プリンターを移動したとき / フィラメントを変えたとき / 1層目の定着が悪くなってきたとき / 月に1回程度の定期メンテナンス
手動レベリングの場合は、A4紙1枚分(約0.1mm)の隙間がノズルとベッドの間にある状態が目安です。4隅と中央の計5点を確認します。
Zオフセット調整
Zオフセットはベッドレベリング後のノズル高さを微調整するパラメータです。1層目の見た目で判断します。
| 1層目の状態 | 判断 | 対処 |
|---|---|---|
| フィラメントがベッドに全くつかない / 浮いている | ノズルが高すぎ | Zオフセットをマイナス方向に調整(ノズルを下げる) |
| ベッドにしっかり密着・ライン間に隙間なし | 適正 | そのまま |
| フィラメントがつぶれすぎ・ノズルが詰まる | ノズルが低すぎ | Zオフセットをプラス方向に調整(ノズルを上げる) |
フローレート(押し出し量)調整
フローレートはフィラメントの押し出し量を制御します。標準は100%ですが、フィラメントのメーカー・ロットによってずれが生じます。
リトラクション設定
リトラクションはノズルが移動する際にフィラメントを引き戻す動作で、糸引き(ストリンギング)を防ぎます。
| プリンタータイプ | リトラクション距離の目安 | 速度の目安 |
|---|---|---|
| ダイレクトドライブ(Bambu A1系) | 0.5〜1.5mm | 30〜50mm/s |
| ボーデン式(旧型Ender等) | 4〜7mm | 40〜60mm/s |
| TPU(柔軟素材) | 0mm(リトラクション無効推奨) | — |
温度塔(温度キャリブレーション)
温度塔とは印刷中に層ごとに温度を変化させるテストモデルです。どの温度で最も品質が良くなるかを視覚的に確認できます。
ブリッジのたわみが少ない:適切な温度の目安
ストリンギングが最も少ない:その温度を採用
表面がツヤツヤすぎる:温度が高すぎる(5℃下げる)
Bambu Lab機種の場合
Bambu Lab機種(A1 mini・P2S等)はキャリブレーションの多くが自動化されています。印刷前に自動で実行される項目を確認しましょう。
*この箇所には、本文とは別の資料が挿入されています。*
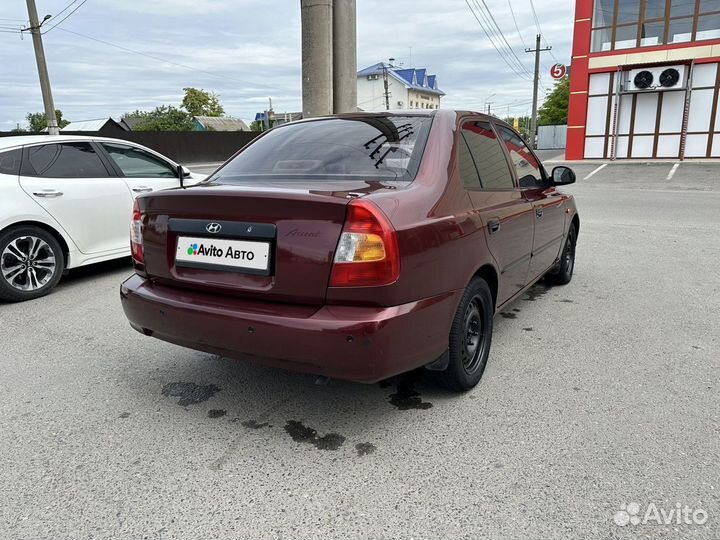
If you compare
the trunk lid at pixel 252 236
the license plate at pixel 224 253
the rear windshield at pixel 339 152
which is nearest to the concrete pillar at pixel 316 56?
the rear windshield at pixel 339 152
| キャリブレーション項目 | Bambu機種での対応 |
|---|---|
| ベッドレベリング | ◎ 全自動(印刷前に毎回実行) |
| Zオフセット | ◎ 自動調整(Lidarセンサー) |
| フローレート | ○ Bambu Studioのフロー調整機能で設定 |
| 温度 | ○ 純正フィラメントはRFIDで自動設定。サードパーティは手動入力 |
| 振動補正(ACS) | ◎ 初回セットアップ時に自動キャリブレーション |
まとめ
| 項目 | 頻度の目安 | 重要度 |
|---|---|---|
| ベッドレベリング | プリンター移動時・月1回 | 最重要 |
| Zオフセット | 1層目がおかしいと感じたとき | 最重要 |
| フローレート | 新しいフィラメント使用時 | 重要 |
| 温度 | 新しいフィラメント使用時 | 重要 |
| リトラクション | ストリンギングが気になるとき | 状況次第 |
一度に全部やろうとしないのがコツです。まずベッドレベリングとZオフセットを完璧にして、その後フローレート・温度の順に調整していきましょう。